The quiet city of La Paz, Mexico erupts in celebrations full of dance, art, and skulls over two nights each year. The Dia de Muertos (Day of the Dead) Festival actually hums to life months before with preparations to outdo what was done last year, to commemorate better, to express the beautiful death as Mexican culture experiences it.
Dia de muertos: festival of the dead
While individual families wash and attend to loved ones’ grave sites on November 1st, the festival is a joyous community event. In the Cultural Center Plaza, families and groups gather to create altars honoring the departed or historical figures while competing for prizes. Their altars may include mementos from the departed’s life, favorite foods, clothing, and always a picture. Colorful flowers, especially marigolds, and candles are arranged for artistic effect. Folkloric ballet dance troupes practice and prepare elaborate costumes, the better to reach the audience from the wide and deep Teatro de la Ciudad plaza stage. Musicians, singers, and local celebrities are enlisted to energize the crowd and there are comedians too. Some years, they portray beloved characters and misfits to invoke peals of laughter from young and old.
Each night, November 1st and 2nd, has its own lineup. But before all eyes turn to the stage, the plaza swarms with visitors ogling the altars, marveling at the art show and larger installations. Select food vendors offer Dia de Muertos bread and sweets, perhaps tamales and atole, but this is not a foodie event, so it’s better to have dinner before attending. Make up artists set up near the stage to decorate participants.
As the sun casts longs deepening shadows, the marvels of the night emerge — the Calaveras and Catarinas. These costumed and solemn performers have registered for the major prizes. Creativity takes over as the historical characters are interpreted by young and old, men and women, even horses are costumed! Each participant slowly strides through the crowd dressed in elaborate, flowing, feathered, and beaded dress, their features mottled in cadaverous beauty. There are parasols, hoop skirts, and Mayan touches. Men look ready to step into the bullring wearing decorated boleros and beaded matador pants but their faces are painted in skeletal details. There are no smiles only deep looks and regal postures even from the youngest participants. They’ve been coached to remain calm no matter how many photographers and loving observers swarm to take selfies. Who knows? Those pictures may feature the grand prize winners.

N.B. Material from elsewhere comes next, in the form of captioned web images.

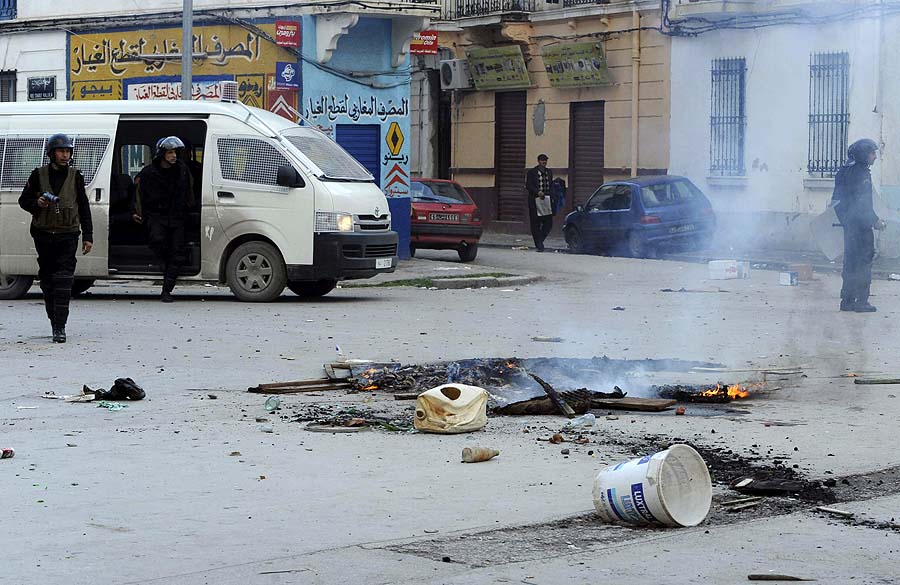 Police patrol in a street in Tunis, Thursday Jan. 13, 2011. A protester was fatally shot and an American journalist was hit in the leg by police gunfire Thursday as rioting youths clashed with authorities in Tunisia's capital for the second day, witnesses said.The violence in the heart of Tunis sharply escalated a conflict between protesters angry over unemployment and repression and an authoritarian government that appears more and more willing to use force to put down its greatest challenge in decades. (AP Photo/Hedi Ben Salem)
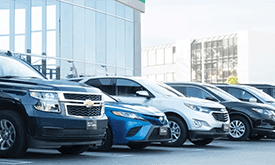 A row of cars parked in front of a building.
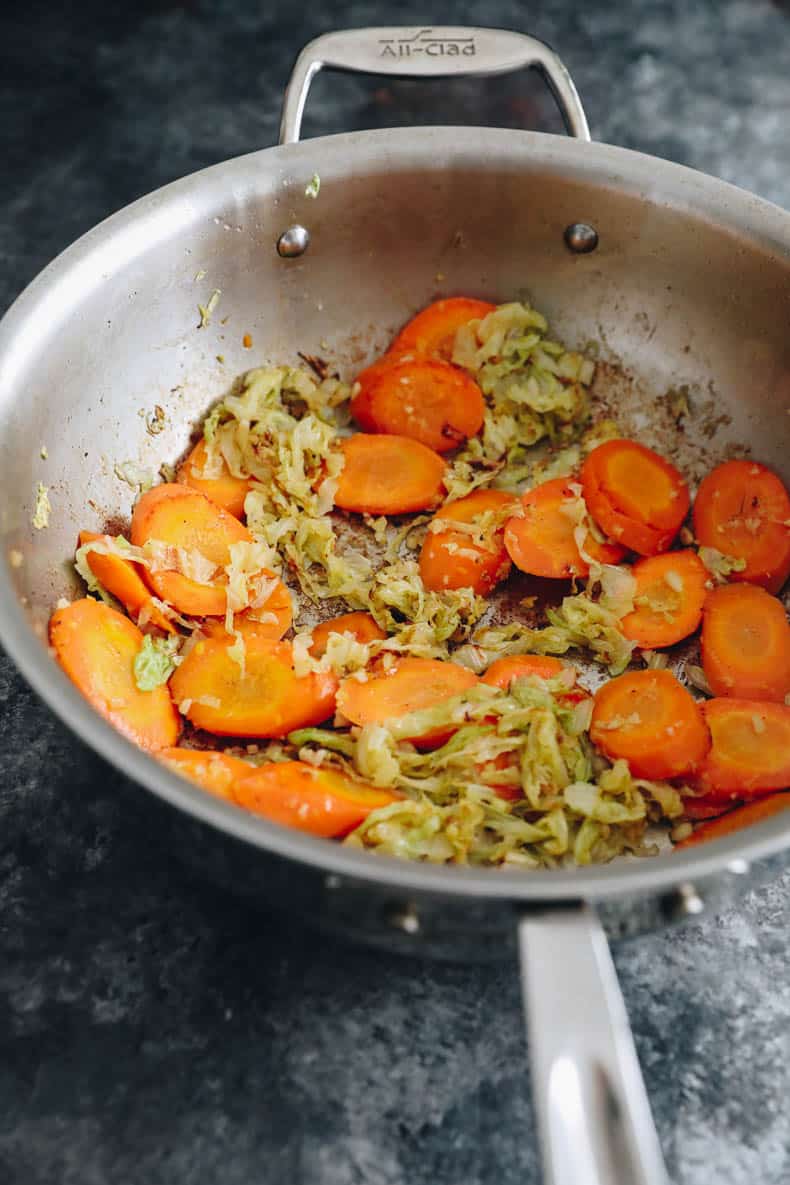 cooked carrots and cabbage in a wok.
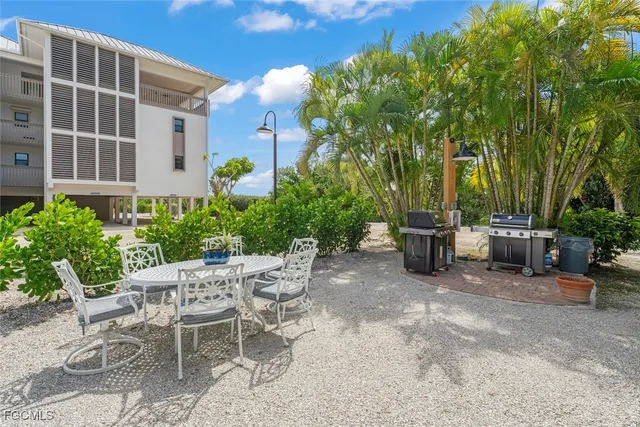 a view of a patio with a table and chairs and potted plants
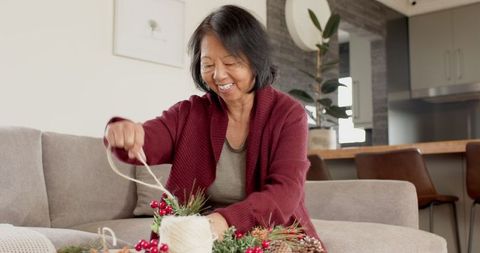 Senior Woman Crafting Festive Décor with Pine Cones and Twine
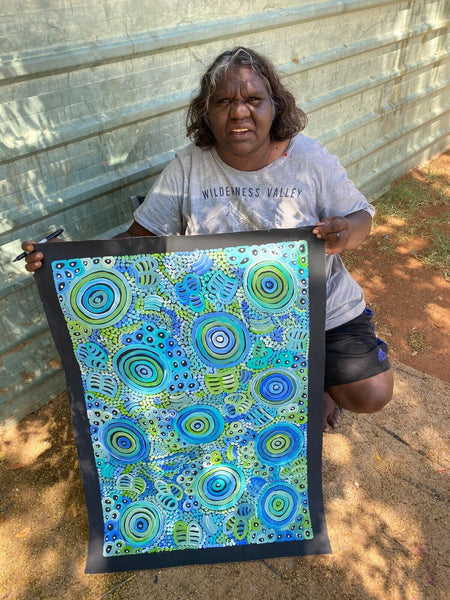 Dulcie Long Pula holding her 'Awelye-Atnwengerrp (Body Paint)' painting 90x60cm Blues Greens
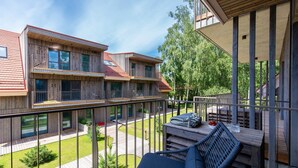 A modern multi-story building with wooden exterior and balconies. - New 2025 Pervalka Neringa Flat White Dunes: AC, Heating, Private Balcony (Pervalka)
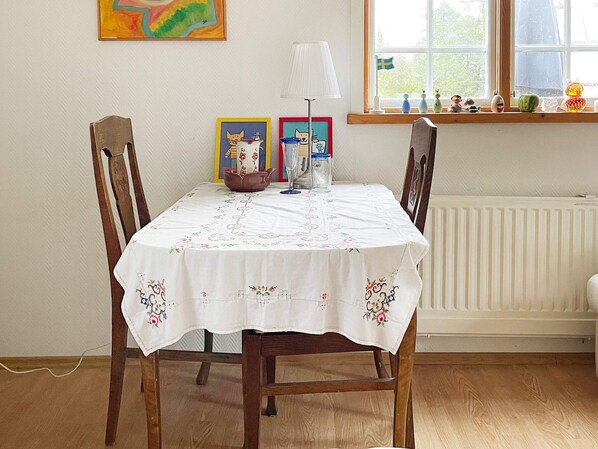 Une table à manger recouverte d’une nappe à motifs floraux, des chaises en bois et une fenêtre donnant sur des arbres.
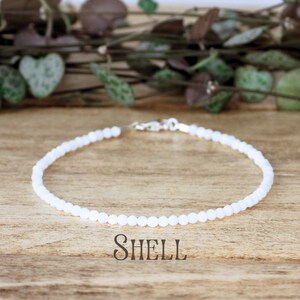 May include: A white shell bead anklet with a silver clasp. The anklet is on a wooden surface with green leaves in the background. "SHELL" is written in cursive below the anklet.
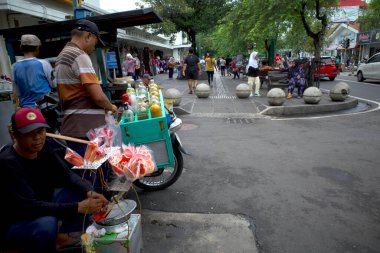 Yogyakarta, Endonezya - 26 Aralık 2024: Endonezya 'nın Yogyakarta kentindeki Malioboro Caddesi' nde geleneksel Cava yemekleri satan yaşlı bir Endonezyalı adam.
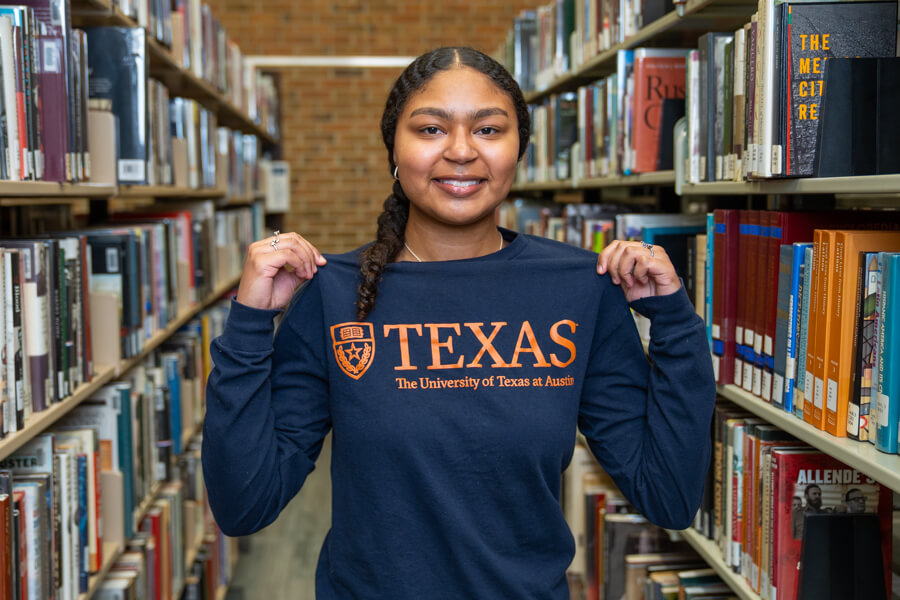 COM Collegiate High School Student Grace Pope Wears a University of Texas at Austin Shirt in the COM Library.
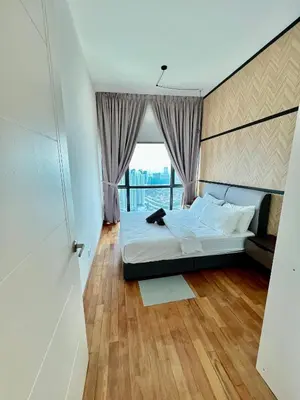 a bedroom with a bed and a large window at Dreamscape By Reizz Residence in Kuala Lumpur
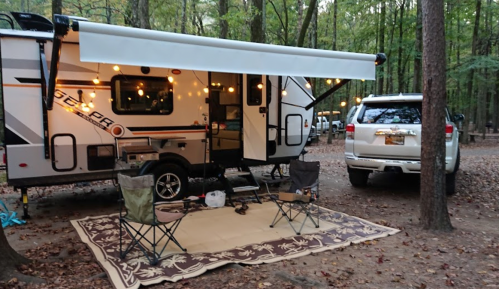 A camper with an awning and string lights, parked in a wooded area, with chairs and a rug set up outside.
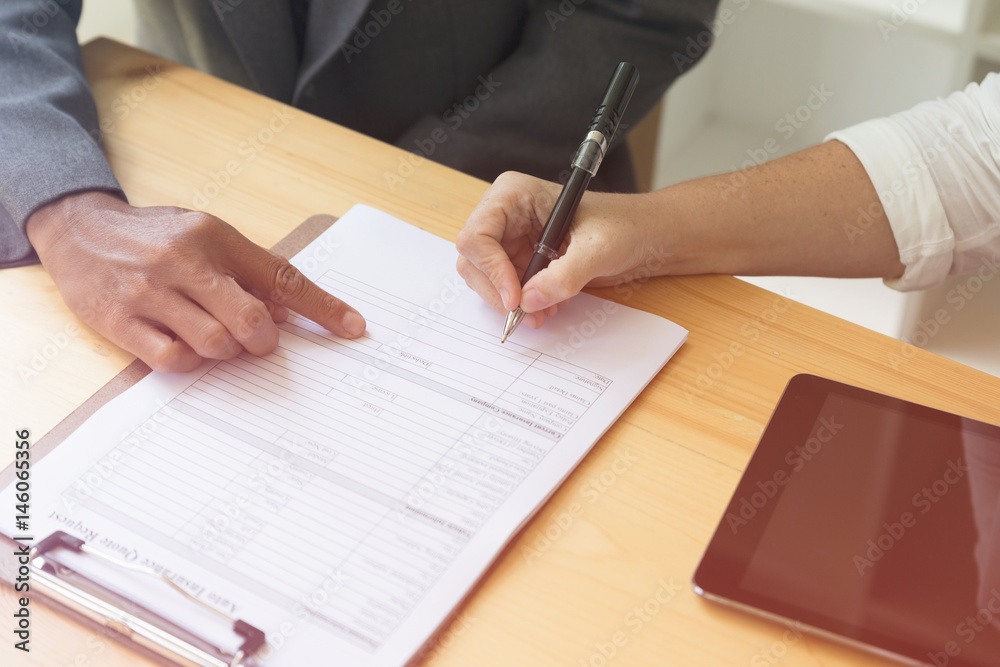 Person's hand hold ballpoint pen writing on blank application form paper sheet, fill in empty document template, applying for auto insurance Person's hand hold ballpoint pen writing on blank application form paper sheet, fill in empty document template, applying for auto insurance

The night progresses with announcements and performances until the Calaveras and Catarinas are called to the stage one by one in a formal presentation to the crowd. Wearing numbers, they emerge from the shadows to cross and flirt, turn and strut. A woman dressed in simple country fabrics carries a human heart sculpture and thrusts it towards the crowd as they murmur and applaud. The dismounted horse riders sashay and nod regally towards their subjects. Stilt walking in boots, or wearing huge heels, women or men dressed as such strive to command the broad stage imperiously.
This parade and the voting takes place over two nights with the winners announced on November 2nd. Crowds start gathering around 6 pm and all can attend for free.
In Mexican culture, it’s believed that the veil between the living and the dead is thinnest at this time. It may be a legacy of Spanish Catholics who dutifully observed All Souls Day on November 1st. Certainly, it has nothing to do with the North American tradition of Halloween, except perhaps for dressing up. During these days families believe that ghosts are near. If you find it chilling, watch the movie Coco where Disney portrayed the yearning and loving traditions with bright colors and music.
Who are the Catarinas and Calaveras?
La Flaca, the embodiment of death, is a woman according to the historical culture of Mexico. She goes by many names but most know her as La Catarina (the Fancy Lady). She accompanies the dead to the other side and reunites them with loved ones so they can spend eternity together. The costumes are not specifically Mexican but derived satirically from a popular artist who made fun of the upper classes while mimicking Spanish aristocracy during the reign of Porfirio Diaz in the late 1900’s. Jose Guadeloupe Posada created the emaciated character and illustrated her wearing fancy clothes, often dancing or playing musical instruments.
Visiting La Paz
La Paz is home to a large expat community from the United States and has a history rich in fishing. John Steinbeck immortalized it in his novel The Pearl. Today an enormous mirrored pearl sculpture sits next to the pier. Filmmakers have used the city for scenes and several hotels pay homage to the actress, Elizabeth Taylor who spent weeks in the city. British nobility visited in the 1950’s as well.
The city sits north of Los Cabos on the Sea of Cortez, which legendary diver Jacques Cousteau lovingly titled ‘The Aquarium of the World.” Ever since the waters have drawn scuba enthusiasts who find plenty of dive shops and boats to shuttle them to sites each fall when the waters clear and before the dry region heats up. Cruise ships also dock in town and the peninsula near the airport is dotted with luxury hotels.
If you visit, fly in using the cross-country bridge into the Tijuana airport from San Diego or arrive from Mexico City. Rent a car, take taxis, and explore, but time your trip to attend the Dia de Muertos festival. You won’t regret it.